I think this is a right idea but there is a lot being used without explicit mention, which i think maybe makes it hard to follow. Somewhere we might mention "We will write the Dirichlet product of two arithmetic functions $f, g$ as $f \cdot g$" (i would use $\ast$ instead of $\cdot$ but just my opinion). Otherwise, how will the reader know? Some other things that might also add clarity:

-Give the definition of Dirichlet product
-State its properties: is it associative? commutative?
-Explicitly define $u,N,\sigma_k$, e.g., "We define the functions $u(n) = 1$ for all $n$ and $N(n) = n$ for all $n$ and etc..."
-Give an explanation why we have $\sigma_1=N\cdot u$ and $\sigma_0 = u\cdot u$, even if the explanation is just "From the textbook we know...". At least for me, it was hard to see why those two equations are true...
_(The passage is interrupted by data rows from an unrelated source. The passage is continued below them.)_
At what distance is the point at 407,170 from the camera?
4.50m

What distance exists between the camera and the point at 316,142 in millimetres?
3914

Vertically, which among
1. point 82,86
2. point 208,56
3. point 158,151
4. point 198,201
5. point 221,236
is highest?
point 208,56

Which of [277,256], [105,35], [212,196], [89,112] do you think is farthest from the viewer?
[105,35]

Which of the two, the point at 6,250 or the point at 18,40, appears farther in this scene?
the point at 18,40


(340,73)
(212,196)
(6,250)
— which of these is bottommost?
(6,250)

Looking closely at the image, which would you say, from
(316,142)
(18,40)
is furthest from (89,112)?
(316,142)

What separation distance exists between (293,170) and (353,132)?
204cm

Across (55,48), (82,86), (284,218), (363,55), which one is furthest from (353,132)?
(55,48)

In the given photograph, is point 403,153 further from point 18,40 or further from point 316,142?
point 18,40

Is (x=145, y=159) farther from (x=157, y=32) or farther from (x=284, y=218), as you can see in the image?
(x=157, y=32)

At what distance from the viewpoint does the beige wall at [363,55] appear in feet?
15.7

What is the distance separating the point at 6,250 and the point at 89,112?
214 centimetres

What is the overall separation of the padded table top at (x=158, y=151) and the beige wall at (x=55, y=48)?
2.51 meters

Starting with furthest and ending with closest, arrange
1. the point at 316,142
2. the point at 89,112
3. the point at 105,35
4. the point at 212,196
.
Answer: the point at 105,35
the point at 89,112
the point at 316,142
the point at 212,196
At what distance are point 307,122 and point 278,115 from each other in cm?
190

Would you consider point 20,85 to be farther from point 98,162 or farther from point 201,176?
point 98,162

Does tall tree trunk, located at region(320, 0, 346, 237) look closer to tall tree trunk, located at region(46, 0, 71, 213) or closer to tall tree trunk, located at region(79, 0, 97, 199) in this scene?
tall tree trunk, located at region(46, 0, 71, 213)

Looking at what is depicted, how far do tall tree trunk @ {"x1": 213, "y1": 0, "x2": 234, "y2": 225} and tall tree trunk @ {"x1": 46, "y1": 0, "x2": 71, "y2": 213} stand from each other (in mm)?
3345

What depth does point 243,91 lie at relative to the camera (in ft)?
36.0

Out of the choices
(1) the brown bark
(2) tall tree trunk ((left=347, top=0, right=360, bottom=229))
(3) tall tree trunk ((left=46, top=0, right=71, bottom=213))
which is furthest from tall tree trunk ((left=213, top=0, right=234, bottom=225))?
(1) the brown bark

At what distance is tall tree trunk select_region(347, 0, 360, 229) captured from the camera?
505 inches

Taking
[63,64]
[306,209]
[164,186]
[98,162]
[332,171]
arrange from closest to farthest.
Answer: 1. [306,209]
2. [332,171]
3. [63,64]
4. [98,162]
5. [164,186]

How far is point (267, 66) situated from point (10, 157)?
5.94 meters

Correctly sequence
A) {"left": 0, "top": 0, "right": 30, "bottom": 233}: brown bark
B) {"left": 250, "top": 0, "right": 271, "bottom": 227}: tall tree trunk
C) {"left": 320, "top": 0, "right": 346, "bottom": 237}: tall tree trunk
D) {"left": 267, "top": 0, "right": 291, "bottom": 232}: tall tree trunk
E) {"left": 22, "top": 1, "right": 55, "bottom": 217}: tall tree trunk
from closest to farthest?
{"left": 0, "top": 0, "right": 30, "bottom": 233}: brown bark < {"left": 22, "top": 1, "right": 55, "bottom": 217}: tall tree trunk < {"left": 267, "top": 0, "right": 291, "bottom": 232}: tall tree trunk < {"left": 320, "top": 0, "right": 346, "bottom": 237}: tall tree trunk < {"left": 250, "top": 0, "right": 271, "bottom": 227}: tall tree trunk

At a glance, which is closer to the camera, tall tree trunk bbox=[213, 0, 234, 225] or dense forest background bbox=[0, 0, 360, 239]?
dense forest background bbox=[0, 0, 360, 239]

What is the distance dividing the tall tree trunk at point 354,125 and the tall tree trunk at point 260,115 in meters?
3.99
Some of this could be put in the "Relevant equations" part of the homework template (for future reference). To your last question, you've shown $\sigma_1\cdot\sigma_1 = (N\sigma_0)\cdot\sigma_0$. Are we done?To build off of fresh's suggestion, if $f, g$ are multiplicative, then their Dirichlet product is multiplicative. So i think another solution would be to prove the equation holds for prime powers (as fresh suggested).